__YOUR OBJECTIVE__.
Reproduce the entries that follow exactly, dropping each image.

__ENTRIES PROVIDED__.
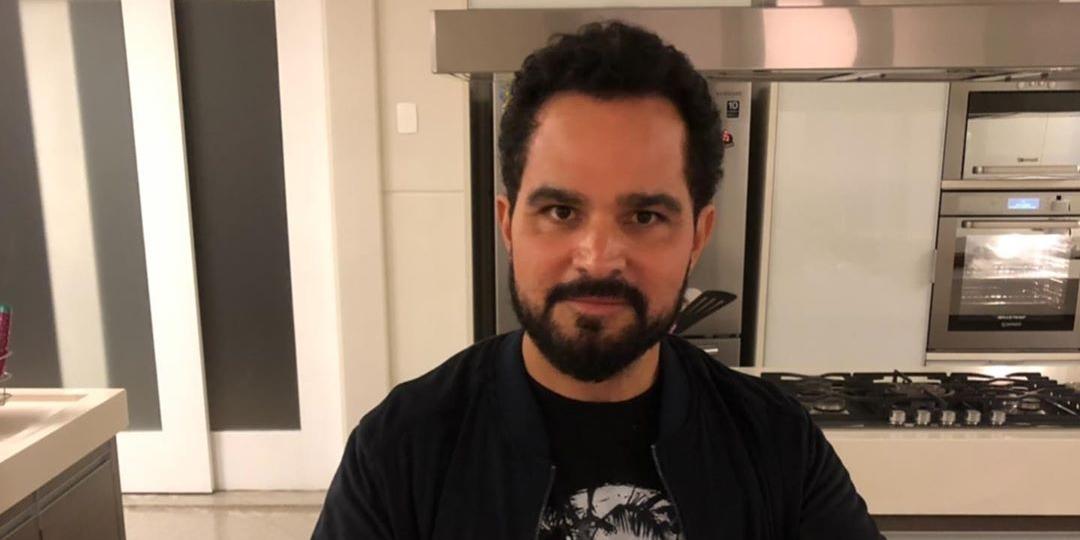 Luciano Camargo, que compõe a famosa dupla sertaneja com seu irmão Zezé (Foto: reprodução)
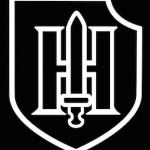 9.SS Hohenstaufen Panzer Division Sign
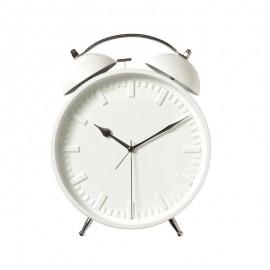 Часы 96-8045001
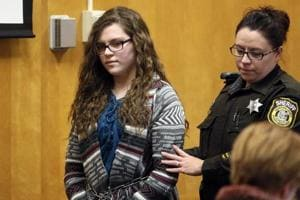 US girl who tried to kill classmate to please fictional horror...
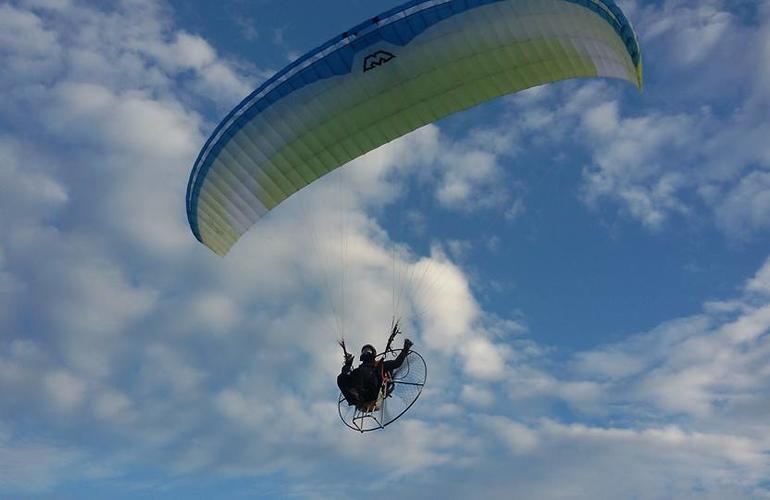 Tandem paramotor flight over Kefalonia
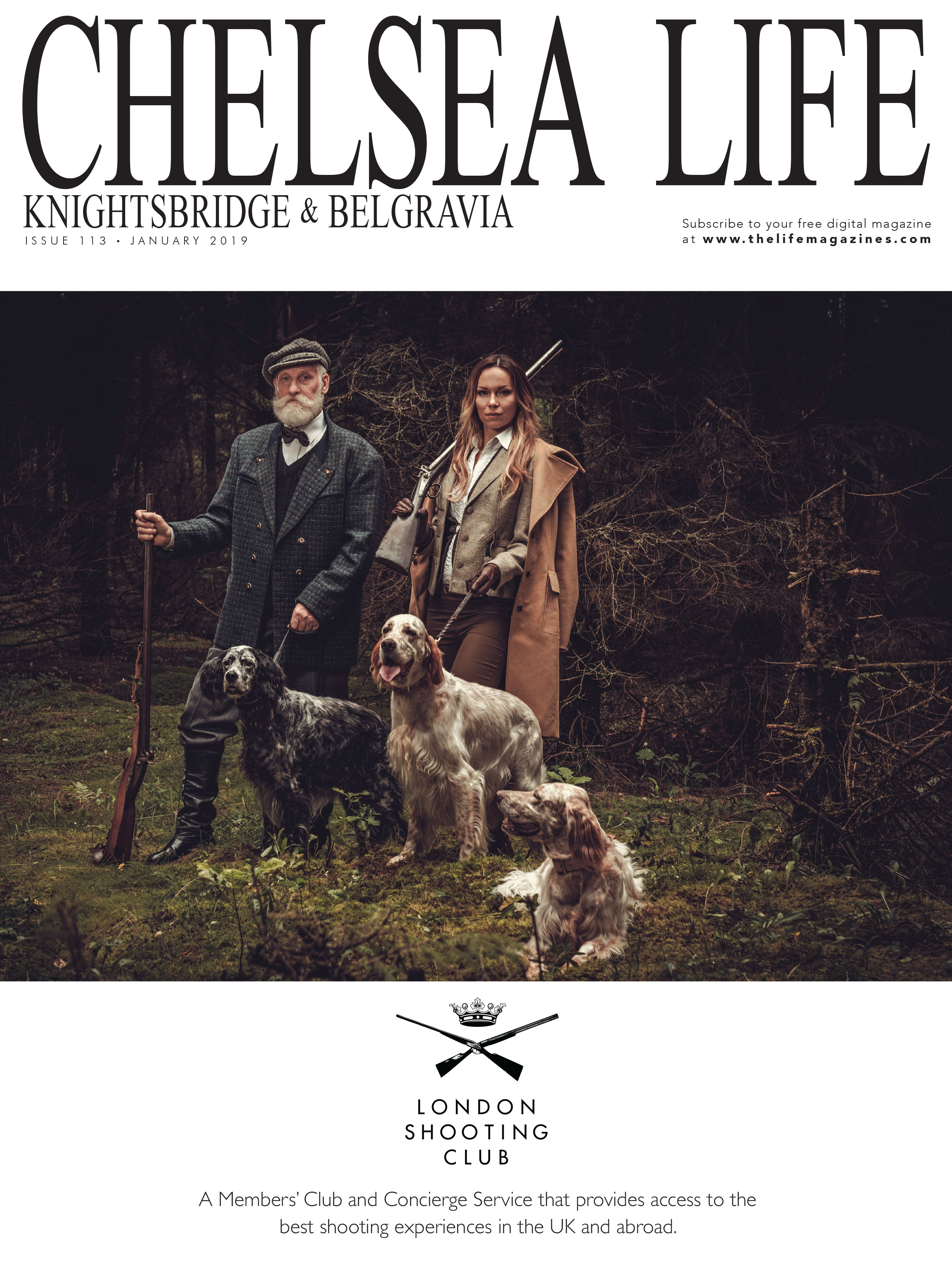 London Life Magazine - January 2019 issue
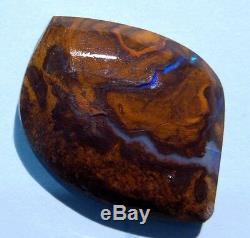 Grand Opale Australienne Du Queensland Boulder Opale Unie Brillante Bleus Et Verts 70ct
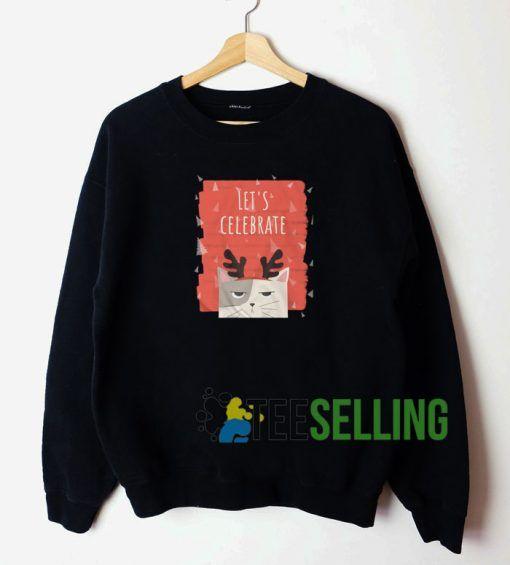 Cat Lets Celebrate Sweatshirt Unisex Adult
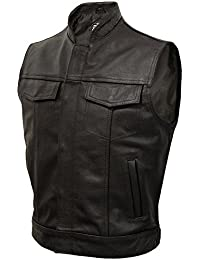 JAX - Classic Leather 'Cut-Off' Motorcycle Waistcoat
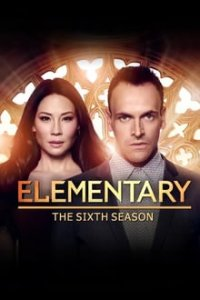 Elementary Cover, Poster, Elementary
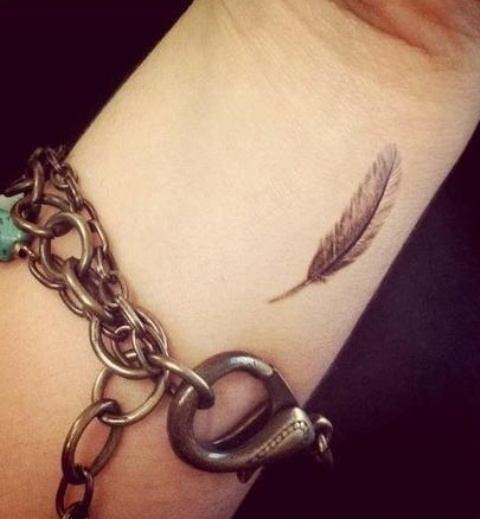 Mas De 100 Tatuajes En La Muneca Para Mujeres Fotos Y Disenos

__ANSWER FOR THE TASK__.
 Luciano Camargo, que compõe a famosa dupla sertaneja com seu irmão Zezé (Foto: reprodução)
 9.SS Hohenstaufen Panzer Division Sign
 Часы 96-8045001
 US girl who tried to kill classmate to please fictional horror...
 Tandem paramotor flight over Kefalonia
 London Life Magazine - January 2019 issue
 Grand Opale Australienne Du Queensland Boulder Opale Unie Brillante Bleus Et Verts 70ct
 Cat Lets Celebrate Sweatshirt Unisex Adult
 JAX - Classic Leather 'Cut-Off' Motorcycle Waistcoat
 Elementary Cover, Poster, Elementary
 Mas De 100 Tatuajes En La Muneca Para Mujeres Fotos Y Disenos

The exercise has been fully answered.